**What is being asked:** Exactly reproduce the lines from the line containing "Which is farthest" to the end of the data below, inclusive, and nothing else.

START Data for the task

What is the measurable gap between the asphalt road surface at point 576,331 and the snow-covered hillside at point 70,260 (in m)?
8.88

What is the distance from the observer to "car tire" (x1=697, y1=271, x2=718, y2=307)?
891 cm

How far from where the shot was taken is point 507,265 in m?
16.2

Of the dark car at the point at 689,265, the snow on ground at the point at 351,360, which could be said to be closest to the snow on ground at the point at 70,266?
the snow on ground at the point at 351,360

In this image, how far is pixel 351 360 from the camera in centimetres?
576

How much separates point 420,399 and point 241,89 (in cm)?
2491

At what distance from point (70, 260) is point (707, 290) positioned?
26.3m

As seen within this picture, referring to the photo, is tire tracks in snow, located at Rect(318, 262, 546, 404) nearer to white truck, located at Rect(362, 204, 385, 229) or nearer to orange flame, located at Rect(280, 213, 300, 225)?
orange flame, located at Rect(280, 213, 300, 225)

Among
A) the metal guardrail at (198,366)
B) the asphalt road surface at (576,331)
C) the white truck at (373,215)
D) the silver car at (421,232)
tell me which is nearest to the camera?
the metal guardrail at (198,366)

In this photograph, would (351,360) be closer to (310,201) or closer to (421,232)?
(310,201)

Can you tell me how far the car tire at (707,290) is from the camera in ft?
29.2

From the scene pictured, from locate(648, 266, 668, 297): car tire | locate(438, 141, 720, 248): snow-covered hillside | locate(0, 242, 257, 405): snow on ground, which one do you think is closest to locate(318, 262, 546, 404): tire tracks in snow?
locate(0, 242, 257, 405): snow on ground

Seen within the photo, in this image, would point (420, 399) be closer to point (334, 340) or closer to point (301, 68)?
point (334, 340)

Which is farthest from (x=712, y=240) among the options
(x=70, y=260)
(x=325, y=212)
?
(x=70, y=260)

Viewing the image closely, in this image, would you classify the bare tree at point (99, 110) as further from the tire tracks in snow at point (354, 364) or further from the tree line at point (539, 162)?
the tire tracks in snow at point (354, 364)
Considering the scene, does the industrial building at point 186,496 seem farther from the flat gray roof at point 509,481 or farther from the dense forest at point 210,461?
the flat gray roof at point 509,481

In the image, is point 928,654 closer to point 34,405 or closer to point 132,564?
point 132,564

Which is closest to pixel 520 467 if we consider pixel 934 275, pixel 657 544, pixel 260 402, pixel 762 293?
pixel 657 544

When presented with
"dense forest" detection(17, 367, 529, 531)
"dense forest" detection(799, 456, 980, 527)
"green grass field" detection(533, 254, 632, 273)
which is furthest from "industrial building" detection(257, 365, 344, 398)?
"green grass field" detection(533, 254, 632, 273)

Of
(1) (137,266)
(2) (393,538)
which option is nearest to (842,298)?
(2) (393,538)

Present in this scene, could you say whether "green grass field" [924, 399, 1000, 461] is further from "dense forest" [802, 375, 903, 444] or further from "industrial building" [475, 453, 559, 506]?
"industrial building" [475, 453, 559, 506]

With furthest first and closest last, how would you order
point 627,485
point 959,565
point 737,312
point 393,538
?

END Data for the task

**Answer for the task:**
Which is farthest from (x=712, y=240) among the options
(x=70, y=260)
(x=325, y=212)
?
(x=70, y=260)

Viewing the image closely, in this image, would you classify the bare tree at point (99, 110) as further from the tire tracks in snow at point (354, 364) or further from the tree line at point (539, 162)?
the tire tracks in snow at point (354, 364)
Considering the scene, does the industrial building at point 186,496 seem farther from the flat gray roof at point 509,481 or farther from the dense forest at point 210,461?
the flat gray roof at point 509,481

In the image, is point 928,654 closer to point 34,405 or closer to point 132,564?
point 132,564

Which is closest to pixel 520 467 if we consider pixel 934 275, pixel 657 544, pixel 260 402, pixel 762 293?
pixel 657 544

When presented with
"dense forest" detection(17, 367, 529, 531)
"dense forest" detection(799, 456, 980, 527)
"green grass field" detection(533, 254, 632, 273)
which is furthest from "industrial building" detection(257, 365, 344, 398)?
"green grass field" detection(533, 254, 632, 273)

Of
(1) (137,266)
(2) (393,538)
which option is nearest to (842,298)?
(2) (393,538)

Present in this scene, could you say whether "green grass field" [924, 399, 1000, 461] is further from "dense forest" [802, 375, 903, 444] or further from "industrial building" [475, 453, 559, 506]?
"industrial building" [475, 453, 559, 506]

With furthest first and closest last, how would you order
point 627,485
point 959,565
point 737,312
point 393,538
?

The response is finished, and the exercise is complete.